The 54-year-old Raju went to the office of the Andhra Pradesh Director General of Police S.S.P. Yadav late Friday to give himself up after staying away from public and media since Wednesday when he confessed to the fraud and resiged as chairman of the company he started in 1987 with 20 employees.

Earlier in the day, the crime branch of the Andhra police filed a criminal case against Raju for the fraud.

In New Delhi, Company Affairs Minister Prem Chandra Gupta announced that the Satyam board members have been restrained from continuing and Saturday’s meeting of the board stands cancelled.
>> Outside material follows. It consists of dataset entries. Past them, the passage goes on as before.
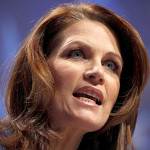 MICHELE BACHMANN: THE LGBT COMMUNITY IS BULLYING AMERICA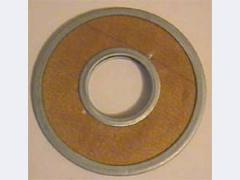Oil filter of rough purification of oil 155-014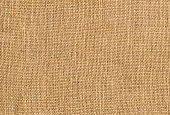 surface of the old burlap as a background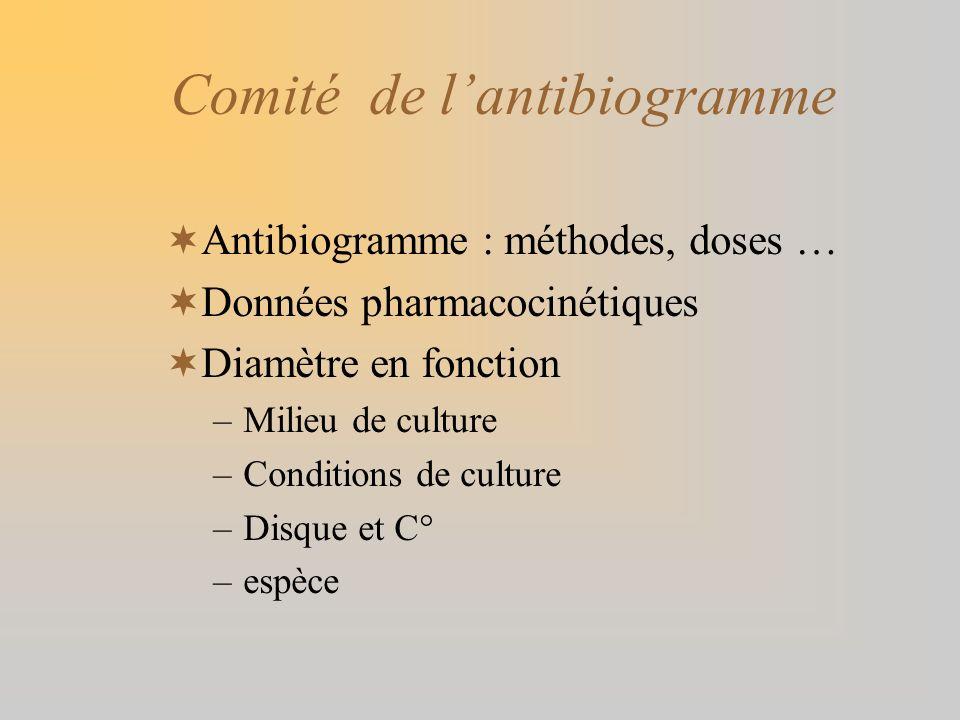 Comité de l'antibiogramme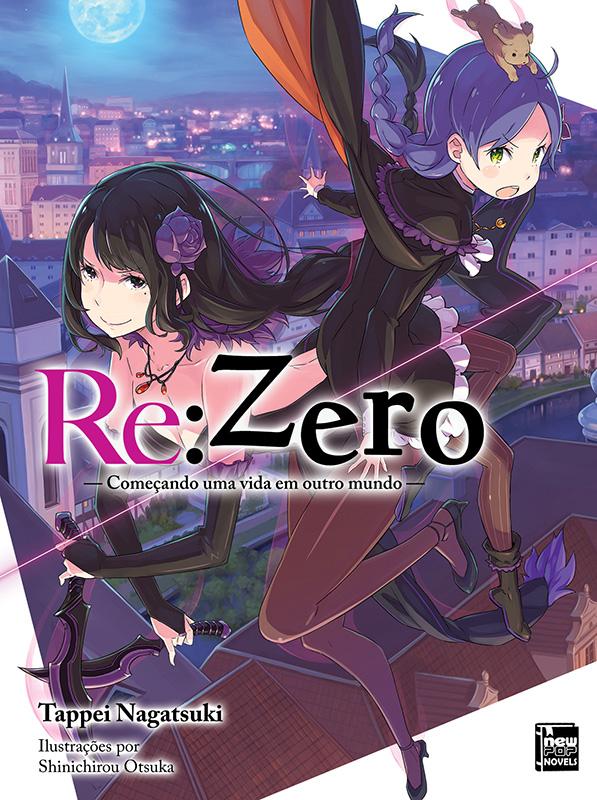 Re:Zero – Começando uma Vida em Outro Mundo - Livro 12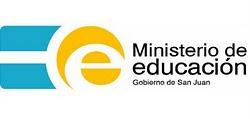 MINISTERIO DE EDUCACIÓN DE LA PROVINCIA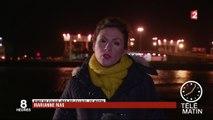 Pas-de-Calais : les pêcheurs manifestent leur colère dans le port de Calais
The board has shrunk from nine to three after four independent members quit in the wake of Raju’s aborted bid on Dec 16 to buy two cash-strapped firms, Maytas Properties and Maytas Infra, promoted by his two sons.

‘The government wants to protect the interests of the employees (53,000) and other stakeholders in the company,’ Gupta told reporters in New Delhi.

He said the Company Law Board has agreed to government’s proposal ‘to restrain Satyam board members to continue as members and appoint 10 new members.’

The government move was cheered by the Satyam employees whose job was at stake as the company had funds to pay only December 2008 and January 2009 salaries which, according to the firm, work out to Rs.5 billion (Rs.500 crore) a month.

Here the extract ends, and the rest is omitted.